You can also download the precompiled connector V2 assembly or build it from source. In this case, you must deploy the connector to your Spark cluster. The connector V1 depends on the Vertica JDBC driver and requires that you separately include it. The connector V2 is an assembly that incorporates all of its dependencies, including the JDBC driver. You only need to deploy a single JAR file containing the Spark connector V2 to your Spark cluster.

You can have Spark load both the V1 and connector V2 at the same time because the connector's primary class name is different in V2 (see below). This renaming lets you add the connector V2 to your Spark configuration files without having to immediately port all of your Spark applications that use the connector V1 to the new V2 API. You can just add theV2 assembly JAR file to spark-jars list in the spark-defaults.conf file.

API Changes

There are several changes from the Spark Connector V1 to the connector V2 API that require changes to your Spark application.

VerticaRDD Class no Longer Supported

The connector V1 supported a class named VerticaRDD to perform data loading from Vertica using the Spark resilient distributed dataset (RDD) feature (see Using the Vertica RDD API with the Connector V1). The connector V2 does not support this separate class. Instead, if you want to directly manipulate an RDD, access it through the DataFrame object you create using the DataSource API.

DefaultSource Class Renamed VerticaSource

The primary class in the connector V1 is named DataSource. In the connector V2, this class has been renamed to VerticaSource. This renaming lets both connectors coexist, allowing you to gradually transition your Spark applications from the V1 to the connector V2.

For your existing Spark application to use the connector V2, you must change calls to the DataSource class to the VerticaSource class. For example, suppose your Spark application has this method call to read data from the connector V1:

spark.read.format("com.vertica.spark.datasource.DefaultSource").options(opts).load()

Then to have it use the connector V2, you change it to this:

spark.read.format("com.vertica.spark.datasource.VerticaSource").options(opts).load()

Changed API Options

In addition to renaming of the DataSource class to VerticaSource, some of the names for options for the primary connector class have changed. Other options are no longer supported. If you are porting a Spark application from the V1 to connector V2 that uses one of the following options, you must update your code:

V1 DataSource Option V2 VerticaSource Option Description
fileformat none The connector V2 does not support the fileformat option. The files that Vertica and Spark write to the intermediate storage location are always in parquet format.
hdfs_url staging_fs_url The location of the intermediate storage location that Vertica and Spark use to exchange data.

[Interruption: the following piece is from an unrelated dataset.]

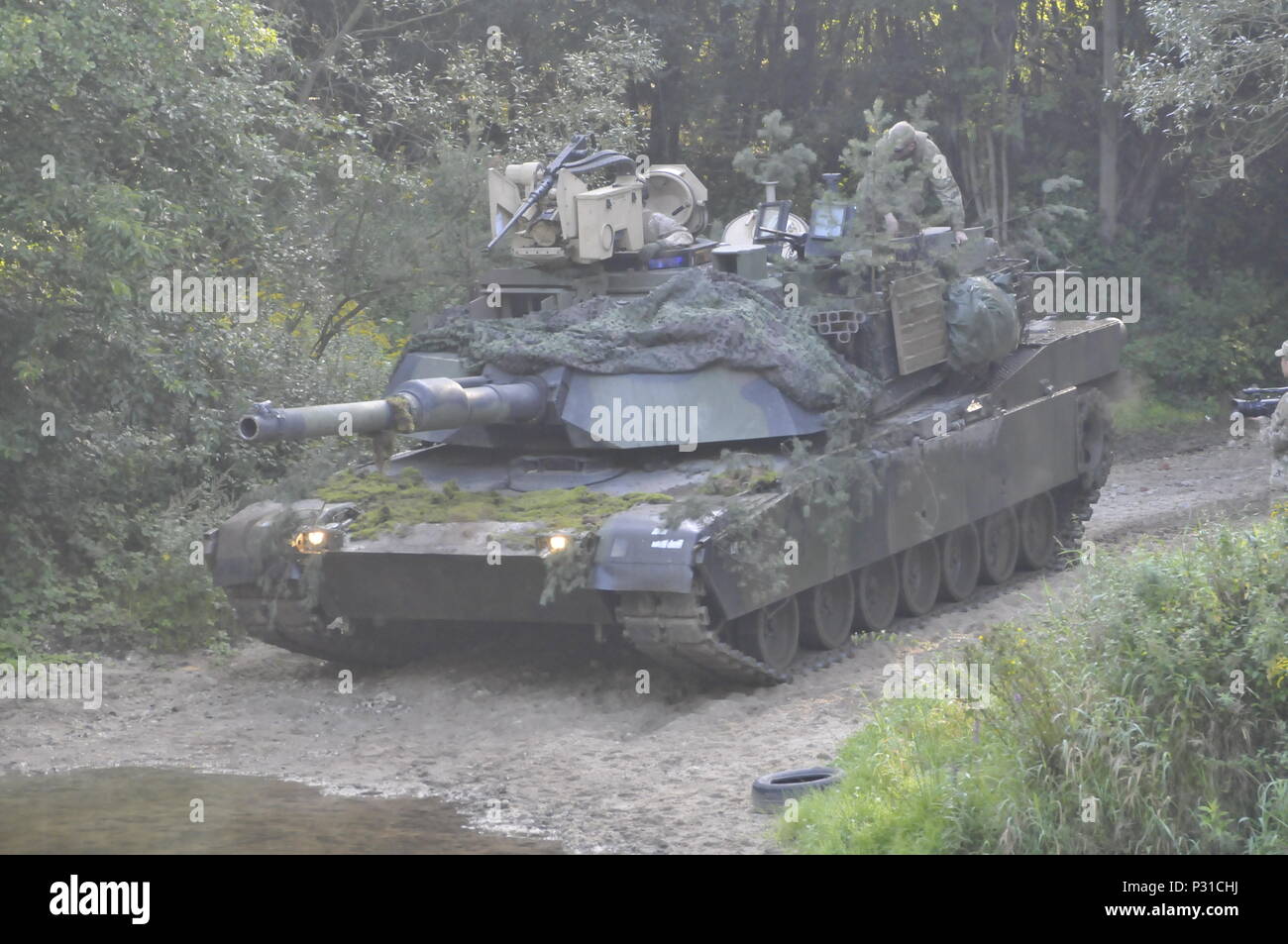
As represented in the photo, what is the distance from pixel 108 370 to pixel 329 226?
17.9 feet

Renamed to be more general, as future versions of the connector will support storage platforms in addition to HDFS.
logging_level none The conneector no longer supports setting a logging level. Instead, set the logging level in Spark.
numpartitions num_partitions The number of Spark partitions to use when reading data from Vertica.
target_table_ddl target_table_sql A SQL statement for Vertica to execute before loading data from Spark.
web_hdfs_url none The connector V2 does not support using the web HDFS protocol as a fallback.

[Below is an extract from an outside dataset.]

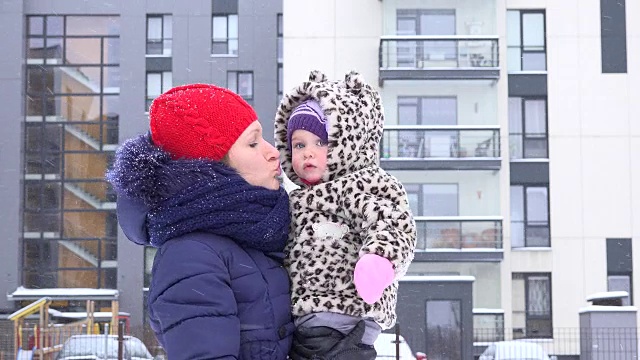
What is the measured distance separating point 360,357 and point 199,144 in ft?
2.47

In addition, the connector V2 has added options to support new features such as Kerberos authentication. For details on the connector V2's VerticaSource options API, see the Vertica Spark connector GitHub project.

For details on the DataSource options API, see V1 Spark Connector Load Options and V1 Spark Connector Save Options.

Take Advantage of New Features

The Vertica Spark connector V2 offers new features that you may want to take advantage of.

Currently, the most notable new feature in the connector V2 is support for Kerberos authentication. This feature lets you configure the connector for passwordless connections to Vertica. See the Kerberos documentation in the Vertica Spark connector GitHub project for details of using this feature.